Javier reaccionó y observó a su madre. Iba a mentirle para que no se sintiera ofendida cuando vio que su hermana iba hacia ellos acompañada de su marido.
—Ahí viene Rosa —disimuló Javier.
Su hermana saludó a su madre e intercambiaron algunas palabras. Luego, miró a Javier y le pidió que le acompañara. Él se extrañó pero accedió a la petición de Rosa. Se alejaron de la mesa dejando a Teresa con Carlos.
—Sólo quería decirte que siento mucho lo que ha pasado. Llamé a Sebastián para que me lo contara.
—Gracias —dijo Javier.
—Yo no quiero que te pase nada malo, Javier. Lo que ocurre es que… tienes que darme tiempo.
—Tienes todo el tiempo del mundo, no pienso volver —dijo Javier.
—Entonces iré yo a Madrid —dijo Rosa.
Aquello sí que sorprendió a Javier. No sólo su hermana había recapacitado, a pesar de que había sido a raíz de una desgracia, sino que estaba dispuesta a trasladarse a Madrid unos días para empezar de cero. Sin embargo, no dijo nada. Apreciaba el gesto de Rosa pero no era el momento más adecuado.

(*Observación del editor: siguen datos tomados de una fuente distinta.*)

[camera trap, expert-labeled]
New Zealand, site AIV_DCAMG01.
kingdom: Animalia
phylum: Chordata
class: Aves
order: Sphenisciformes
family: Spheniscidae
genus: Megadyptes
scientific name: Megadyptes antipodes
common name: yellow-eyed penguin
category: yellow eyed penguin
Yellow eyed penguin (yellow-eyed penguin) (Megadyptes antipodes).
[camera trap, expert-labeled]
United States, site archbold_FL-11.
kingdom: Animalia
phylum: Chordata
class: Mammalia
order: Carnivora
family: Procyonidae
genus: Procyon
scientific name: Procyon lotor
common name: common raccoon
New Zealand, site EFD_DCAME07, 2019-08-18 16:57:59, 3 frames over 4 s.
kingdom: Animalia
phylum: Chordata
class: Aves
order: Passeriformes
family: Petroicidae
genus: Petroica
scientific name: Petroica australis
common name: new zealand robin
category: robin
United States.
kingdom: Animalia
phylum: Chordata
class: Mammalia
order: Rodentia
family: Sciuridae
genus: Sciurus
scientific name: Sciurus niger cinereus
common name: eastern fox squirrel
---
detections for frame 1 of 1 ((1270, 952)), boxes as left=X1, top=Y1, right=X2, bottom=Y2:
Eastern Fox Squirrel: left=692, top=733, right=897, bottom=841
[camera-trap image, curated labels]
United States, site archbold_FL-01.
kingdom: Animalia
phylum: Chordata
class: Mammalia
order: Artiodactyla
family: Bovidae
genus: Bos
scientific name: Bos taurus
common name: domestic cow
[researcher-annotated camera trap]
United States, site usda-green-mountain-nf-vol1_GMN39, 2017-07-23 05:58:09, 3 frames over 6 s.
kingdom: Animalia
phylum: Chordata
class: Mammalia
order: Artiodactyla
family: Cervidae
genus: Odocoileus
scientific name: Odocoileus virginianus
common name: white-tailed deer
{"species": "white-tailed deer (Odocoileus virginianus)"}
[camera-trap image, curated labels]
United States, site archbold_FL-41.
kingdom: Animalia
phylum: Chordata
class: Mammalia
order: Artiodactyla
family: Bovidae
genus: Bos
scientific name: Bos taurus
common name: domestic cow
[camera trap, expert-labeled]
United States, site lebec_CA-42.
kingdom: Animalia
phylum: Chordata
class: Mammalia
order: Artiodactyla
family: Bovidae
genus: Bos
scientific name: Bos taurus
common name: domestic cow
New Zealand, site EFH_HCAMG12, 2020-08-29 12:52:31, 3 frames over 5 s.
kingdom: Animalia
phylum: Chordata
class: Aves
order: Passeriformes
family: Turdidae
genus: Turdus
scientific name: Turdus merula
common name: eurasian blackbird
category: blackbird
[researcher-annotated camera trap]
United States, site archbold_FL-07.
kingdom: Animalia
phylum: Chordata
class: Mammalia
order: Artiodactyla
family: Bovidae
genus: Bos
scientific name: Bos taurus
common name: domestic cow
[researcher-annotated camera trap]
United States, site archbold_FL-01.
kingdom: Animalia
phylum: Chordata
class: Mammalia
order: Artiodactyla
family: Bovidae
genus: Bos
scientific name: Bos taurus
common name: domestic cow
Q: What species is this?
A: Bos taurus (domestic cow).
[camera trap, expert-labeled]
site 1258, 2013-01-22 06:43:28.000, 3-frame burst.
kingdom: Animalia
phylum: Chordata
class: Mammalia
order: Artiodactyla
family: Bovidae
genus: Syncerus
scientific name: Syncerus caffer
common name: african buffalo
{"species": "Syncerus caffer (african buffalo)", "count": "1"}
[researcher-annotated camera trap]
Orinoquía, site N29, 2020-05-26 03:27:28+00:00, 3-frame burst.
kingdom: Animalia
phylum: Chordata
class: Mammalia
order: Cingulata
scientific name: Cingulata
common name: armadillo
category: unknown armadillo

—Volvamos a la mesa —dijo Javier.
Rosa se dio cuenta de que su hermano también necesitaba tiempo. Cuando llegaron a la mesa, Javier se disculpó de nuevo diciendo que tenía que hacer una llamada urgente. Cogió su móvil y llamó a Dani.
—Cambio de planes. Ha sucedido algo y necesito que me ayudes a planear cómo lo puedo usar —dijo Javier sin saludar a su amigo.